> [Direction]:
Print verbatim every line starting at the one that contains "At what distance" and ending at the final line of the records; include both endpoints.
....................
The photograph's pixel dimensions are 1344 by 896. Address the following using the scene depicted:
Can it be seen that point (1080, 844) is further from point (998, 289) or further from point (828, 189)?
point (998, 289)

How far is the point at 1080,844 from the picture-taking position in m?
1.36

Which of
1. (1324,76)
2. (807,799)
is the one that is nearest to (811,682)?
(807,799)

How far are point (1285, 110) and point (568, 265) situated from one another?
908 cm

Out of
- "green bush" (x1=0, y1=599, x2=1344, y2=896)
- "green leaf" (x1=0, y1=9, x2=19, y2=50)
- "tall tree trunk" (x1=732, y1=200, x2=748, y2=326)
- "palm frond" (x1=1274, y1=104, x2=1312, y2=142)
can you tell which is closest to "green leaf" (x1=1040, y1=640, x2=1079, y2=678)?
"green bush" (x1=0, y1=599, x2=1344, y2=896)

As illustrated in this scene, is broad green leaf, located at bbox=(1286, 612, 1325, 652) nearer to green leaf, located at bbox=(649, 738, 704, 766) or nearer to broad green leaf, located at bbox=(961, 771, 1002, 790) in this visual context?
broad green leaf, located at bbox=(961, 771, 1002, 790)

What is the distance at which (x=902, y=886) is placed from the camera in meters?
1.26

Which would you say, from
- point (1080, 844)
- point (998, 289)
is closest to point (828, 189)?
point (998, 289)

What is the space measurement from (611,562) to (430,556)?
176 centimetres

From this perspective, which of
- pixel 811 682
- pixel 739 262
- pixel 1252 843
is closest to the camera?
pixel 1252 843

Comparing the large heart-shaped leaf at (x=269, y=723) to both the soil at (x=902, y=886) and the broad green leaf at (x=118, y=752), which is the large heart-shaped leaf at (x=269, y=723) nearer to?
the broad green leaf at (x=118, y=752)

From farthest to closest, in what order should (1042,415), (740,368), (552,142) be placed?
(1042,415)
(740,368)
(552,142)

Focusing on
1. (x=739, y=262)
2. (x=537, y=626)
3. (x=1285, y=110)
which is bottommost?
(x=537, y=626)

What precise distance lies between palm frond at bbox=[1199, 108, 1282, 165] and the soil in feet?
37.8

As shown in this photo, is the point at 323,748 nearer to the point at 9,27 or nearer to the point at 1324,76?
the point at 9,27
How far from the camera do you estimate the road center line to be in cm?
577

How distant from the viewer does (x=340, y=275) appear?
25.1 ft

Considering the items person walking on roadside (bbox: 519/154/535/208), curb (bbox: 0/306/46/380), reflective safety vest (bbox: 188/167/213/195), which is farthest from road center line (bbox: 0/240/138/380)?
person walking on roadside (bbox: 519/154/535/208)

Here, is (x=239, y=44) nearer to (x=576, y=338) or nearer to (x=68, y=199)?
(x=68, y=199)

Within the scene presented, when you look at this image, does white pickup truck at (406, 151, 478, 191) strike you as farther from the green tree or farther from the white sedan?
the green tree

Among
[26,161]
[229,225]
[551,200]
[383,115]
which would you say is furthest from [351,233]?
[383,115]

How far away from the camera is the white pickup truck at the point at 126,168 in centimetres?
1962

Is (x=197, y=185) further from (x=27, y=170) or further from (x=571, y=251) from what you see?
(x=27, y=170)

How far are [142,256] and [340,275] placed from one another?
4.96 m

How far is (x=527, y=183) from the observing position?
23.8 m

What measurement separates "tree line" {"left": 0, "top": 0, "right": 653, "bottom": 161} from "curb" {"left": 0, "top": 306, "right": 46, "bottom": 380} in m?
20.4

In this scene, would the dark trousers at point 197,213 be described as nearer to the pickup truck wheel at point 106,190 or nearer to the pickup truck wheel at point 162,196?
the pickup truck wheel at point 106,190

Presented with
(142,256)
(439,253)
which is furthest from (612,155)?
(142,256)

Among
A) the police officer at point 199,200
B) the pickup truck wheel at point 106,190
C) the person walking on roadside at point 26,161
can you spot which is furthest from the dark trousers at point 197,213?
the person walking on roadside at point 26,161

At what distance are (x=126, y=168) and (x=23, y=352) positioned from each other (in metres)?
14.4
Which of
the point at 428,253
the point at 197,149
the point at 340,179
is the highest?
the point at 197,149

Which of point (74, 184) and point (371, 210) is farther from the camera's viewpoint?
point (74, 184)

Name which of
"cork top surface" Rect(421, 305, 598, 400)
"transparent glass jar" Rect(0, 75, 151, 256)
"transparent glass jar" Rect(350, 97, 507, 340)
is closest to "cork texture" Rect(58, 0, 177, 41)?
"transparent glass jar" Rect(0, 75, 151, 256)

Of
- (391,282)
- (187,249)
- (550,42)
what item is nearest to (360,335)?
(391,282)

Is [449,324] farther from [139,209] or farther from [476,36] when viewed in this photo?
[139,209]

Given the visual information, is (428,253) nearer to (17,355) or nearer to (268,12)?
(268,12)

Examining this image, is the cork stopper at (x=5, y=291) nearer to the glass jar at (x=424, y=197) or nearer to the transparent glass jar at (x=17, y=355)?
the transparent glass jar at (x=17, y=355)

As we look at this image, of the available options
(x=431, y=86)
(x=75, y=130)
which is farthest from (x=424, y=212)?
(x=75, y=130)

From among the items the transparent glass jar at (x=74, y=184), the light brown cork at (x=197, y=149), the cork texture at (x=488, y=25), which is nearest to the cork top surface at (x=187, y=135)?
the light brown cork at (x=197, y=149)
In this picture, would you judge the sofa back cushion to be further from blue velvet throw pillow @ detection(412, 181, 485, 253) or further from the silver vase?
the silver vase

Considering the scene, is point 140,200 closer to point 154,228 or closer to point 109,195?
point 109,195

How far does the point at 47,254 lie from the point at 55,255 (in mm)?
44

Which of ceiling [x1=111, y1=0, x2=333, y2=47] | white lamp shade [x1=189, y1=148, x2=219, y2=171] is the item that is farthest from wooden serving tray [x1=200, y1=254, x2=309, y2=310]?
....................
> [Expected answer]:
At what distance are (x=126, y=168) and (x=23, y=352) positioned from each other (in metres)?
14.4
Which of
the point at 428,253
the point at 197,149
the point at 340,179
is the highest?
the point at 197,149

Which of point (74, 184) and point (371, 210) is farther from the camera's viewpoint?
point (74, 184)

Name which of
"cork top surface" Rect(421, 305, 598, 400)
"transparent glass jar" Rect(0, 75, 151, 256)
"transparent glass jar" Rect(350, 97, 507, 340)
is closest to "cork texture" Rect(58, 0, 177, 41)?
"transparent glass jar" Rect(0, 75, 151, 256)

Of
- (391,282)
- (187,249)
- (550,42)
what item is nearest to (360,335)?
(391,282)

Is [449,324] farther from [139,209] or farther from [476,36] when viewed in this photo?
[139,209]

Given the visual information, is (428,253) nearer to (17,355) or nearer to (268,12)?
(268,12)

Examining this image, is the cork stopper at (x=5, y=291) nearer to the glass jar at (x=424, y=197) or nearer to the transparent glass jar at (x=17, y=355)?
the transparent glass jar at (x=17, y=355)

As we look at this image, of the available options
(x=431, y=86)
(x=75, y=130)
which is farthest from (x=424, y=212)?
(x=75, y=130)

From among the items the transparent glass jar at (x=74, y=184), the light brown cork at (x=197, y=149), the cork texture at (x=488, y=25), which is nearest to the cork top surface at (x=187, y=135)?
the light brown cork at (x=197, y=149)
In this picture, would you judge the sofa back cushion to be further from blue velvet throw pillow @ detection(412, 181, 485, 253) or further from the silver vase?
the silver vase

Considering the scene, is point 140,200 closer to point 154,228 or closer to point 109,195?
point 109,195

How far does the point at 47,254 lie from the point at 55,255 (in mm)?
44

Which of ceiling [x1=111, y1=0, x2=333, y2=47] | white lamp shade [x1=189, y1=148, x2=219, y2=171] is the item that is farthest from wooden serving tray [x1=200, y1=254, x2=309, y2=310]?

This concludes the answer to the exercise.